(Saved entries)
▶

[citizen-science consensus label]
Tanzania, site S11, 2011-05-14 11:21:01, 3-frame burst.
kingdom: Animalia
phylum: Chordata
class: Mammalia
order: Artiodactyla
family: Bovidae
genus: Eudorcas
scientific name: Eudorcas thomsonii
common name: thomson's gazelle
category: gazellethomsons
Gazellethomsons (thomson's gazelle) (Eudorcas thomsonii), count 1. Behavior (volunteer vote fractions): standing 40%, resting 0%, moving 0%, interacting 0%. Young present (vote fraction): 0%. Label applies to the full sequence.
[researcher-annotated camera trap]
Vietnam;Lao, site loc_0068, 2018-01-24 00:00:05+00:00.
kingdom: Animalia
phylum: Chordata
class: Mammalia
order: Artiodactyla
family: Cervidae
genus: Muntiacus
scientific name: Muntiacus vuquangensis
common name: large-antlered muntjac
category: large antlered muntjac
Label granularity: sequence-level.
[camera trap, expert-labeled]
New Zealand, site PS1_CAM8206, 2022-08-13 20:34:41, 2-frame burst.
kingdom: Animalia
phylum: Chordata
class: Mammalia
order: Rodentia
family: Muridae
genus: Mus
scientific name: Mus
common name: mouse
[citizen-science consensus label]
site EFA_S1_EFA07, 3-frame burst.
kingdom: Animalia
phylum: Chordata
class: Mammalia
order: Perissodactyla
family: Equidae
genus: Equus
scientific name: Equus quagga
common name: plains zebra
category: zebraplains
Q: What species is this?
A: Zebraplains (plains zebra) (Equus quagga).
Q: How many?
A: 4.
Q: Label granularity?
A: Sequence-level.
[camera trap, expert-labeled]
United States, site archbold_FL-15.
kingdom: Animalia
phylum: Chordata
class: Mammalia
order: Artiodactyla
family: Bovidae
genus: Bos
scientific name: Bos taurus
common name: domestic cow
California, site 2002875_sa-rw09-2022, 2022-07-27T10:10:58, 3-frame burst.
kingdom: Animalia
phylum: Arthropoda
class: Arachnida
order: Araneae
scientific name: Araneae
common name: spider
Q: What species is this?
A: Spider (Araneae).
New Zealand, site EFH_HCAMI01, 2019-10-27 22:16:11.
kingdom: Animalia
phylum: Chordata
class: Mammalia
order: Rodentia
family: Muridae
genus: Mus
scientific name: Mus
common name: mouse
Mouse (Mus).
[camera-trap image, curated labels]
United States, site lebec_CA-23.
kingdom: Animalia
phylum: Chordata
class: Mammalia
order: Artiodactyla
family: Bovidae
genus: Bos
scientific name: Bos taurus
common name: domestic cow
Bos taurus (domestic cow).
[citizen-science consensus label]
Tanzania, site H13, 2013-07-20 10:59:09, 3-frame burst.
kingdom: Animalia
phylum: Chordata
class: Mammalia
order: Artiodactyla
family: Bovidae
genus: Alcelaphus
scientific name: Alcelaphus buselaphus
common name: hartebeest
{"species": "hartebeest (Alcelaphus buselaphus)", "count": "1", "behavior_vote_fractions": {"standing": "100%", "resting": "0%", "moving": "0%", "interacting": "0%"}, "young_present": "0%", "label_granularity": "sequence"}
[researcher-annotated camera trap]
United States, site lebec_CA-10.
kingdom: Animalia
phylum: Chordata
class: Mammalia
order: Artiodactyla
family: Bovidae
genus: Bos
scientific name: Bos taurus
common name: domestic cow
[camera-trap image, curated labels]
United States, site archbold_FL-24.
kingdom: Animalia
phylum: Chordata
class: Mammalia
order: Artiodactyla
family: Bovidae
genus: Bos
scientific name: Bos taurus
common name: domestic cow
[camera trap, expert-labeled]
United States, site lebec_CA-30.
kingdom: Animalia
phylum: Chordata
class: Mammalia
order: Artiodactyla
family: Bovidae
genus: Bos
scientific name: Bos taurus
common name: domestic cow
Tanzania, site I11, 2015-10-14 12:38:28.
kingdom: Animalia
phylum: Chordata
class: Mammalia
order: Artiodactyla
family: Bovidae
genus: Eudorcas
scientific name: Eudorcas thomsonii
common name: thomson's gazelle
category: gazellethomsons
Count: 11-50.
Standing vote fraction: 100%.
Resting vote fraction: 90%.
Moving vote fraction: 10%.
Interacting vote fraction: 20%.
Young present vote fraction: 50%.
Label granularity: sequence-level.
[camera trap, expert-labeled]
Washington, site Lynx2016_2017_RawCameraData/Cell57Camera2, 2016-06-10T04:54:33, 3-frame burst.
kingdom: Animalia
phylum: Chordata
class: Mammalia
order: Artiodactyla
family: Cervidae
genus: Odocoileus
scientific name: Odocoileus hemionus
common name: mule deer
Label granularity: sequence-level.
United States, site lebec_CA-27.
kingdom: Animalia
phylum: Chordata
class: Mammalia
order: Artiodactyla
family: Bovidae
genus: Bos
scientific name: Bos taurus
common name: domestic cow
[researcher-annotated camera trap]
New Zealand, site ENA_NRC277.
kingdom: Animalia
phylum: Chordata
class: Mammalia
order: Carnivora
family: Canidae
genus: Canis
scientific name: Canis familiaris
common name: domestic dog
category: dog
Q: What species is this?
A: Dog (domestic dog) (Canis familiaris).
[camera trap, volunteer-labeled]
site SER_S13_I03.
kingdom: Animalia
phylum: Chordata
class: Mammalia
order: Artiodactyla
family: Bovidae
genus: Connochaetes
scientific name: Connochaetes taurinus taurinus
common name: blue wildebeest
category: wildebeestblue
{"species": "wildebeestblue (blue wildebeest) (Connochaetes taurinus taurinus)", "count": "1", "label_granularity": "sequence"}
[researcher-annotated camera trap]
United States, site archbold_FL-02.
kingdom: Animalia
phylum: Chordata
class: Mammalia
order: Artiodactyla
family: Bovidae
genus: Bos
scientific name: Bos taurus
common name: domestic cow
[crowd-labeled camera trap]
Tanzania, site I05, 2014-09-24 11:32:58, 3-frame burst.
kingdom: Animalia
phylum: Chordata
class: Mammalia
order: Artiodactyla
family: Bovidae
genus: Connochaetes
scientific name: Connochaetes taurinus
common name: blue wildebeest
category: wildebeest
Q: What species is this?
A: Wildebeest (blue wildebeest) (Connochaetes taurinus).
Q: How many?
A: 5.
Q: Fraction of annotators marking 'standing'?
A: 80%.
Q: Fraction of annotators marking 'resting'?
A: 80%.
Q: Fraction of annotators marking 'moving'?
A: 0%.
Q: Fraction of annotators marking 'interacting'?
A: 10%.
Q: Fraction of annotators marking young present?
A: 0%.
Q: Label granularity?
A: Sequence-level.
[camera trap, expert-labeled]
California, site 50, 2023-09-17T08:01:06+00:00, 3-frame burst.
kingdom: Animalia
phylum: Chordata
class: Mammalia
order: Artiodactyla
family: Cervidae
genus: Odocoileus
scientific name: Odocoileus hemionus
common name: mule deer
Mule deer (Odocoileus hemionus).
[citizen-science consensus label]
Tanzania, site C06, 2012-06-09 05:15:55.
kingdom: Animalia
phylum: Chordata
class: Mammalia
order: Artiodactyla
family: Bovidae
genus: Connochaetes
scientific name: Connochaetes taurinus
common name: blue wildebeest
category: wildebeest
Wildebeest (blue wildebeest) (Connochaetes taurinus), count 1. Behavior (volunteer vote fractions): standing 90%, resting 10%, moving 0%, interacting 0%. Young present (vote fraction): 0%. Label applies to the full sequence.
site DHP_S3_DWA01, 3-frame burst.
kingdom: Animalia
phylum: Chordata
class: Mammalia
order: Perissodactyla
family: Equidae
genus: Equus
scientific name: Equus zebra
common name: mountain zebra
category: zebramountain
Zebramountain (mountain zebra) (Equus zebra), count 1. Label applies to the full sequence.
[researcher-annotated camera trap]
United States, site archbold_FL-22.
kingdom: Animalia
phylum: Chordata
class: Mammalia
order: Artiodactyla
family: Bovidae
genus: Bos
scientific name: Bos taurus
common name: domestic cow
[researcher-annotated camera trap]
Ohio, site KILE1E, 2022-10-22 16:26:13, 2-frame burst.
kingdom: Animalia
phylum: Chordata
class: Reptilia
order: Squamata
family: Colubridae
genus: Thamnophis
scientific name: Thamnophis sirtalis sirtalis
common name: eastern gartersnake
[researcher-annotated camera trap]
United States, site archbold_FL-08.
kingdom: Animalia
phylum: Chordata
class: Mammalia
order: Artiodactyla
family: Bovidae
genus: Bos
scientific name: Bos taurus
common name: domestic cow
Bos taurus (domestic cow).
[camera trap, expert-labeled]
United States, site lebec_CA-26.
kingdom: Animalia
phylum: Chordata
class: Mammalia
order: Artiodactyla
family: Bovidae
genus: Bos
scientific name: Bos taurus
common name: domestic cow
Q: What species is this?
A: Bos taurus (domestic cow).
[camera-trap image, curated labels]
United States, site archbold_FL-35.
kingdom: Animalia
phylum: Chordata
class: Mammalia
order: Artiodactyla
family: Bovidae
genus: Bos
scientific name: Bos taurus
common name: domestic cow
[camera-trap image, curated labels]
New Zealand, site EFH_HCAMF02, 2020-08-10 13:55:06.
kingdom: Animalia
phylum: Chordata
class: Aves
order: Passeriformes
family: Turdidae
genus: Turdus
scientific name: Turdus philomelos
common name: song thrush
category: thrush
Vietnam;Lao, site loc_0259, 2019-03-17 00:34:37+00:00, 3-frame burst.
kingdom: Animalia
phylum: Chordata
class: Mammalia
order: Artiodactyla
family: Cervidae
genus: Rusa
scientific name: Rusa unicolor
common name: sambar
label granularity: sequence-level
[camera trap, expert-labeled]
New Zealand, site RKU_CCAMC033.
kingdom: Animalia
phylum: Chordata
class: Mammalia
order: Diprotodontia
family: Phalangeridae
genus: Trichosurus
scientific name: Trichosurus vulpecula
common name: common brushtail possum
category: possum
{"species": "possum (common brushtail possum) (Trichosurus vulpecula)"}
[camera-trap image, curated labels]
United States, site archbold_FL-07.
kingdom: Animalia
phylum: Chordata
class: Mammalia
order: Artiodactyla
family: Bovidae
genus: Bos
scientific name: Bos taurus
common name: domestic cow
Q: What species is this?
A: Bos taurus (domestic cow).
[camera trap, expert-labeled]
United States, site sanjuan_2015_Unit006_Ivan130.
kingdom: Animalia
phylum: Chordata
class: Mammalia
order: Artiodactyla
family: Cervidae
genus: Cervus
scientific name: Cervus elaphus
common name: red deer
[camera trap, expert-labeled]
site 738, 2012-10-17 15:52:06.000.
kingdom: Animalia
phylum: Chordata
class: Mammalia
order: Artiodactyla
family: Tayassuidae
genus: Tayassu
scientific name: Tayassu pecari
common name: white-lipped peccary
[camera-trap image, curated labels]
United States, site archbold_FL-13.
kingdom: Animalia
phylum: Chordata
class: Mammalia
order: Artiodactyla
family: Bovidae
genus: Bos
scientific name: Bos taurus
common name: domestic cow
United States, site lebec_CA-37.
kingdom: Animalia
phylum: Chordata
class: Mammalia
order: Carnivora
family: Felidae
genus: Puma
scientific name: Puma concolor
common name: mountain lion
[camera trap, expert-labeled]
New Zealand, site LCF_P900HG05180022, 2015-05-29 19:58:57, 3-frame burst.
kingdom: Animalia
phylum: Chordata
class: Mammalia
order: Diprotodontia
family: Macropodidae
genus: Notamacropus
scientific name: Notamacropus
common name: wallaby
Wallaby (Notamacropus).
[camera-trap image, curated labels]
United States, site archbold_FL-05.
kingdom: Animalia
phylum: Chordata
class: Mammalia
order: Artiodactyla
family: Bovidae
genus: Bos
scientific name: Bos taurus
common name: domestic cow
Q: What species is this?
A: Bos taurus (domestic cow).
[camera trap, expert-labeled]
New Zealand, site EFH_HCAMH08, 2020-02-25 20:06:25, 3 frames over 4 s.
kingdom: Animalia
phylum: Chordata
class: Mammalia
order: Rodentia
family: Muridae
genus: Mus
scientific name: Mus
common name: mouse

◀

Problem to solve:
Look above for the line containing "New Zealand, site LCF_P900HG05180022, 2015-05-29", then please write out that line and each one after it through the end, exactly, with nothing else.

Solution:
New Zealand, site LCF_P900HG05180022, 2015-05-29 19:58:57, 3-frame burst.
kingdom: Animalia
phylum: Chordata
class: Mammalia
order: Diprotodontia
family: Macropodidae
genus: Notamacropus
scientific name: Notamacropus
common name: wallaby
Wallaby (Notamacropus).
[camera-trap image, curated labels]
United States, site archbold_FL-05.
kingdom: Animalia
phylum: Chordata
class: Mammalia
order: Artiodactyla
family: Bovidae
genus: Bos
scientific name: Bos taurus
common name: domestic cow
Q: What species is this?
A: Bos taurus (domestic cow).
[camera trap, expert-labeled]
New Zealand, site EFH_HCAMH08, 2020-02-25 20:06:25, 3 frames over 4 s.
kingdom: Animalia
phylum: Chordata
class: Mammalia
order: Rodentia
family: Muridae
genus: Mus
scientific name: Mus
common name: mouse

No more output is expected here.